- [Your task]:
Rewrite every one of the records below, changing each "exposed stone wall" to "weathered stone wall" and leaving everything else unchanged.

- [Items]:

%%

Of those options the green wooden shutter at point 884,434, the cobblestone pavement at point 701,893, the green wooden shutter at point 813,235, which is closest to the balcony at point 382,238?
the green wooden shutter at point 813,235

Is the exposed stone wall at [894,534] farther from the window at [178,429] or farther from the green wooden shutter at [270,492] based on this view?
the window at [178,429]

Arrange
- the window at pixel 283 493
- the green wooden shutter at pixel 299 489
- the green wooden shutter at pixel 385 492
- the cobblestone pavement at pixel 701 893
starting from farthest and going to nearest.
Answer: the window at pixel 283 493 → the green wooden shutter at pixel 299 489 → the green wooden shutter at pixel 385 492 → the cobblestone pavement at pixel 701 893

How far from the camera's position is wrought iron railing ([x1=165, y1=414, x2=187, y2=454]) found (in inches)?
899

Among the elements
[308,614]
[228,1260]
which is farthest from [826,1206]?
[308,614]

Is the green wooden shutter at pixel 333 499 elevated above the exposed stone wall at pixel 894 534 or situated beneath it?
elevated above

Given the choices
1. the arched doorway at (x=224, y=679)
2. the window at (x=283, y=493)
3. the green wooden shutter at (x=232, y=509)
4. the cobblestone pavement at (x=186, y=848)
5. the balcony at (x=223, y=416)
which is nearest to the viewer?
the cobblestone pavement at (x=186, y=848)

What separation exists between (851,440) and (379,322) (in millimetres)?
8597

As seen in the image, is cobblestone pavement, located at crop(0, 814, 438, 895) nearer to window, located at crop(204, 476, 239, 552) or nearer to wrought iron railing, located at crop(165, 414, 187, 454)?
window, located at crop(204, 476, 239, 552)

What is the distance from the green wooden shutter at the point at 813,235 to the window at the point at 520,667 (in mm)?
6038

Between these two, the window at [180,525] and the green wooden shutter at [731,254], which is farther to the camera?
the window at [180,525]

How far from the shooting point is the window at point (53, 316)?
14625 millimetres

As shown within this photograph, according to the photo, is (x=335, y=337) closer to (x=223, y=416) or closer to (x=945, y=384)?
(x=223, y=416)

%%

- [Answer for this exercise]:
Of those options the green wooden shutter at point 884,434, the cobblestone pavement at point 701,893, the green wooden shutter at point 813,235, which is closest to the balcony at point 382,238?
the green wooden shutter at point 813,235

Is the weathered stone wall at [894,534] farther from the window at [178,429] or farther from the green wooden shutter at [270,492] based on this view?
the window at [178,429]

Arrange
- the window at pixel 283 493
- the green wooden shutter at pixel 299 489
- the green wooden shutter at pixel 385 492
- the cobblestone pavement at pixel 701 893
starting from farthest and going to nearest.
Answer: the window at pixel 283 493 → the green wooden shutter at pixel 299 489 → the green wooden shutter at pixel 385 492 → the cobblestone pavement at pixel 701 893

How far from the camera's position is wrought iron railing ([x1=165, y1=414, x2=187, y2=454]) found (in inches)?
899

Among the elements
[308,614]
[228,1260]
which is farthest from [826,1206]?
[308,614]

Is the green wooden shutter at pixel 333 499 elevated above the weathered stone wall at pixel 894 534 or situated beneath it?
elevated above

Given the choices
1. the arched doorway at (x=224, y=679)
2. the window at (x=283, y=493)
3. the green wooden shutter at (x=232, y=509)
4. the cobblestone pavement at (x=186, y=848)
5. the balcony at (x=223, y=416)
which is nearest to the viewer?
the cobblestone pavement at (x=186, y=848)

What separation exists between (851,440) and (379,322) (in millimetres)?
8597

As seen in the image, is cobblestone pavement, located at crop(0, 814, 438, 895) nearer to window, located at crop(204, 476, 239, 552) or nearer to wrought iron railing, located at crop(165, 414, 187, 454)?
window, located at crop(204, 476, 239, 552)

What is the distance from the green wooden shutter at the point at 813,235 to the window at the point at 520,667 (in mm)?
6038

Between these two, the window at [180,525] and the green wooden shutter at [731,254], which is farther to the camera?
the window at [180,525]

How far from the shooting point is the window at point (53, 316)?
14625 millimetres

As shown within this photograph, according to the photo, is (x=335, y=337) closer to (x=223, y=416) or closer to (x=945, y=384)?
(x=223, y=416)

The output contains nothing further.